Because they spoke at an opportune moment. Edie Windsor, when asked on Wednesday, said
she didn’t think she was a hero, that the timing was an accident of history.
And perhaps
it was, perhaps it is as Edie said, simply that: “I think what happened is at
some point somebody came out and said ‘I’m gay.’ And this gave other people the
guts to do it.” An article in Vanity Fair spoke of the courage of Edie and of Roberta, of others who came before them.
It’s important to not lose sight of
the fact that it’s not time that’s made the difference, although time has made
the real opportunity possible. It’s the coalition of allies that this time has
allowed gay men and women to muster. Forty years of coming out, of getting in
arguments, of shocking, of convincing, of cajoling, of marrying, of parenting,
and of merely being around—that’s what led us to where we are today. Forty
years of living and dying and loving and fighting.
But the
daughters of Zelophechad were not just an accident of history. Their time and
their place and their courage all collided, and they changed their world….they
changed the world. It speaks to the power of the voice, about what speaking up
means for you and the people around you. And it speaks to the power that
speaking out has to create a groundswell, to create allies, to create change.
I know that
I am not the only rabbi who rejoiced when I realized that this week, this
incredible week, would be the week that we read of the daughters of Zelophechad.
As a colleague said, though, there are no coincidences. The Torah is like a
mirror... most of the time, we can see our lives and the life of the world
reflected in the text.
Rabbi Silvina Chemen, the first woman rabbi serving in South America, wrote a
beautiful piece for Torah: A Women’s Commentary. She writes about the
daughters of Zelophechad, and the lessons we are to learn:
Perhaps the most important legacy of
Zelophehad’s daughters is their call to us to take hold of life with our own
hands, to move from the place that the others have given us–or that we have
decided to keep because we feel immobile-and to walk, even to the most holy
center, to where nobody seems to be able to go. After all, nothing is more
sacred than life itself and the fight for what we believe is worthy. Thus, this parashah inspires
us to discover that we too have the ability to know what is right for ourselves
and what our rights ought to be. When we believe in our capacity to shape our
history, to the point of being able to change even a law that came from the
Revelation at Sinai, then we pay a tribute to Zelophehad’s daughters.
As the
cheers erupted in the Texas Senate late on Tuesday night, a wise woman named Amadi Lovelace posted the following on Twitter. Others were as moved as I was; it was
retweeted over 100 times. She wrote:
And when the walls fall, scream until
the very earth quakes under their feet. Make noise. Raise your voice and don't
stop. Never stop.
And, of
course, we can’t stop.
It’s been quite a week for bold women (and men, of
course—we can’t forget the lawyers who argued Prop 8!). Then again, is it ever
not? Is there ever not a time to speak up, to speak truth to power, to demand
liberty and justice?
We can’t stop, because we are not there yet. Just
hours after Wendy Davis took her courageous stand, Governor Rick Perry
announced that—at great cost to the taxpayers—he is calling a special
legislative session in an attempt to ram this terrible bill through the Senate.
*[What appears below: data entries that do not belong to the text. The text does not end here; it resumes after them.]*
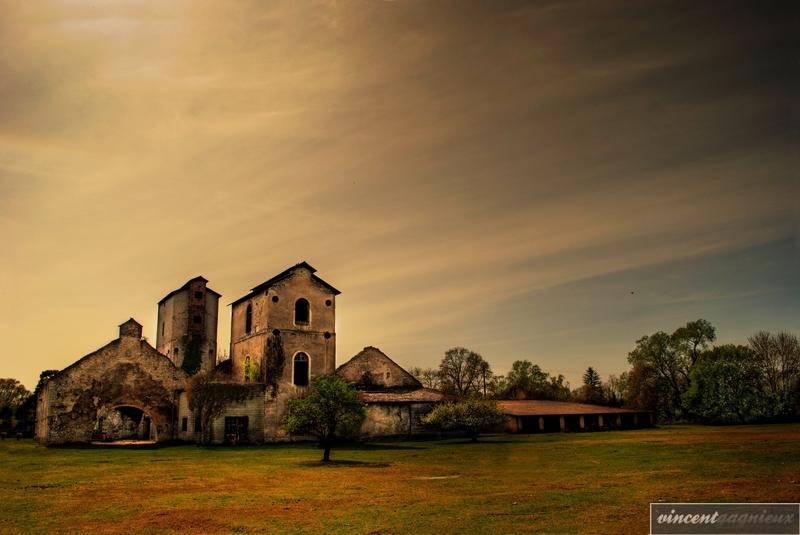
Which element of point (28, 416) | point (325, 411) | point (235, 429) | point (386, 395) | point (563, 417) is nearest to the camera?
point (325, 411)

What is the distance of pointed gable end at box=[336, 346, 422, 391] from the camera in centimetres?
5281

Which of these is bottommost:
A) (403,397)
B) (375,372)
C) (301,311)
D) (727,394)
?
(727,394)

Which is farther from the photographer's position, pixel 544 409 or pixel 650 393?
pixel 650 393

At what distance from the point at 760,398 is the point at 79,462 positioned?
227 feet

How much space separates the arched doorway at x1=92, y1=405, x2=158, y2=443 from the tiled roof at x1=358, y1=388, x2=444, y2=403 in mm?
20344

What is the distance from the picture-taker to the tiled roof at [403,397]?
160 ft

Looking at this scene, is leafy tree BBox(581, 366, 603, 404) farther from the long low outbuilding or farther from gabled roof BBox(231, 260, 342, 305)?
gabled roof BBox(231, 260, 342, 305)

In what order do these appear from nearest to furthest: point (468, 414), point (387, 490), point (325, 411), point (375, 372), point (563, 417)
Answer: point (387, 490) < point (325, 411) < point (468, 414) < point (375, 372) < point (563, 417)

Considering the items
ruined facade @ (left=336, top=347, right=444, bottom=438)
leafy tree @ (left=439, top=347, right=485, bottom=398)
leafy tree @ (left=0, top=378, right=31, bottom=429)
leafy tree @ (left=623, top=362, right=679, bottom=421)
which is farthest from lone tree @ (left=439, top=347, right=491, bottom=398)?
leafy tree @ (left=0, top=378, right=31, bottom=429)

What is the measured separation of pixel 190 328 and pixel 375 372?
18.5 meters

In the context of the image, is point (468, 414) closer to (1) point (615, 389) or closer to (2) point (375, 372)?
(2) point (375, 372)

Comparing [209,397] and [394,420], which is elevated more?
[209,397]

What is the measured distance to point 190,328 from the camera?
58406 mm

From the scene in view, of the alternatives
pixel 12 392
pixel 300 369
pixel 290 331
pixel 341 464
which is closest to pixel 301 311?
pixel 290 331
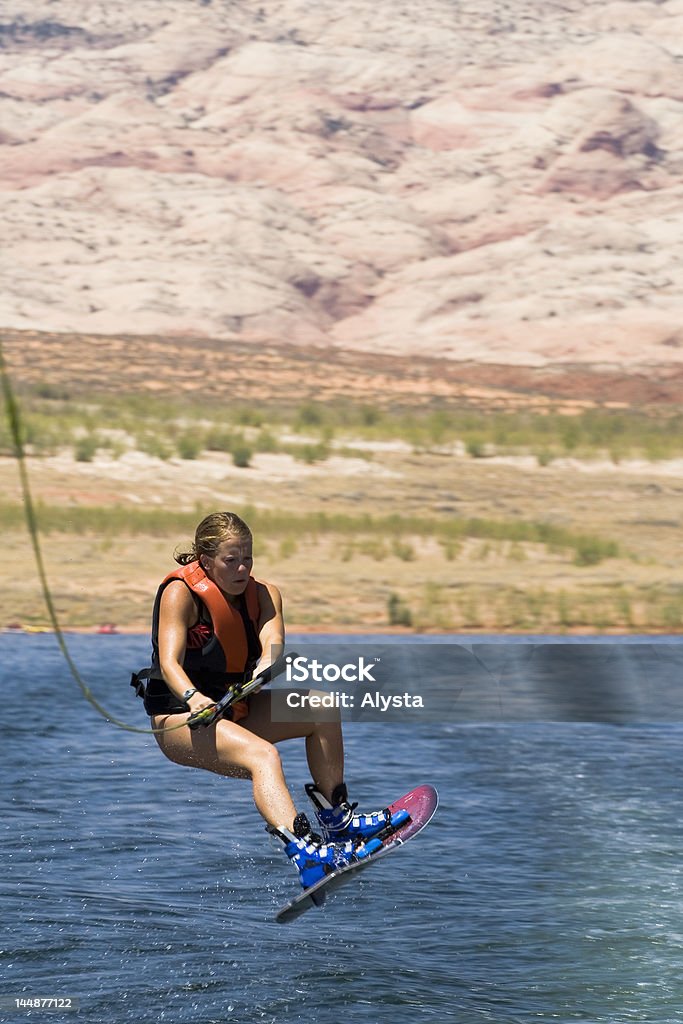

We can’t stop, because we are not there yet. Amidst the cheers and celebrations
this week, we cannot forget that an enormous blow was struck to the civil
rights; the Supreme Court invalidating significant pieces of the Voting Rights
Act, legislation that too many people gave their lives to win.
And we can’t
stop, because this morning, I had to sign up—for my own safety—to join Women of
the Wall in a special bus on the morning of Rosh Chodesh Av. We, women and men,
need to be bold, we need to be loud, we need to be badly-behaved.
We have a long way to go before
we truly celebrate liberty and justice for all. We celebrated raucously on
Wednesday in the shadow of true defeat and sadness on Tuesday. But we Jews know
what it is to celebrate amidst losss; we know what it means to move from joy to
sorrow, and back again. And so, yes, there is much work to be done. But as I
heard someone say this week: Measuring the emptiness of the glass in this
moment without celebrating its fullness makes no sense to me.
So in a just
a moment, we will raise the kos Kiddush,
the cup sanctifying this sacred day of Shabbat. In it, let us see the fullness
of a week that, despite its defeats, still brought us closer to the vision of a
world redeemed. In it, let us see the faces and hear the voices of the men and
women who helped us get here. In it, let us see the path we must walk now, the
fights we must fight, to bring about the world we imagine, the world that we
are called to create. And let us say: Amen.